— BEGIN Extracted text —
# Love my cabinet saw!



## TheDane (May 15, 2008)

I love mine, too!

-Gerry


----------



## CL810 (Mar 21, 2010)

My experience as well.


----------



## oldnovice (Mar 7, 2009)

Beautiful piece of equipment! *Expecting good project from that!*


----------



## lab7654 (Mar 31, 2012)

Congrats! I see your old Skil portable in the background, so this must be one exiting upgrade!


----------



## cutworm (Oct 2, 2010)

Impressive. Enjoy!


----------



## Swampy (Dec 25, 2011)

You're gonna love it. I sure do love mine.


----------



## thedude50 (Aug 13, 2011)

I love my Saw Stop too only I went with the 3 hp version


----------



## a1Jim (Aug 9, 2008)

congrats enjoy.


----------



## mcase (Oct 31, 2009)

Know the feeling. I fell in love with mine while setting it up. That was five years ago and I still love it. The 52" fence is a great addition. You will love that too.
— END Extracted text —
Task brief - Reproduce, word for word, the stretch of the cabinet saw thread from "## mcase (Oct" through "love that too.". The listing after the cabinet saw thread comes from a separate source.
— BEGIN Data rows —
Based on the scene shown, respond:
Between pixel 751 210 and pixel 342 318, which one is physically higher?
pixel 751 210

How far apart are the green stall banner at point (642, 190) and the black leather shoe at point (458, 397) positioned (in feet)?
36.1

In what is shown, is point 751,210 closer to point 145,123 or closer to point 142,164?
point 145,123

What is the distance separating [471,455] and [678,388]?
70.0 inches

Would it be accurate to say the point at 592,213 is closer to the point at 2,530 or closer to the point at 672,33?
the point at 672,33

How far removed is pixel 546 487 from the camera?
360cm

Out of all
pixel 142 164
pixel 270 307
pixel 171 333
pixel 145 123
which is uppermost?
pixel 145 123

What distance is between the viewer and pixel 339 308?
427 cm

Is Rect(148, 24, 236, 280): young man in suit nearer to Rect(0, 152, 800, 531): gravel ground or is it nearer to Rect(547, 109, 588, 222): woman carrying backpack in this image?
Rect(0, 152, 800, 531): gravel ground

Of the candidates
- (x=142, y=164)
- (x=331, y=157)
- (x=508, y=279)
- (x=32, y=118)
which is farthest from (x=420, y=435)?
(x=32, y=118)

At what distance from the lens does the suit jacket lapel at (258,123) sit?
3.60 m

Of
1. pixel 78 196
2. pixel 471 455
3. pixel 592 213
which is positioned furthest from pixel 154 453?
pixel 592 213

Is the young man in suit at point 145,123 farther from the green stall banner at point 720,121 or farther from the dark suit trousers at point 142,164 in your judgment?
— END Data rows —
Result below -
## mcase (Oct 31, 2009)

Know the feeling. I fell in love with mine while setting it up. That was five years ago and I still love it. The 52" fence is a great addition. You will love that too.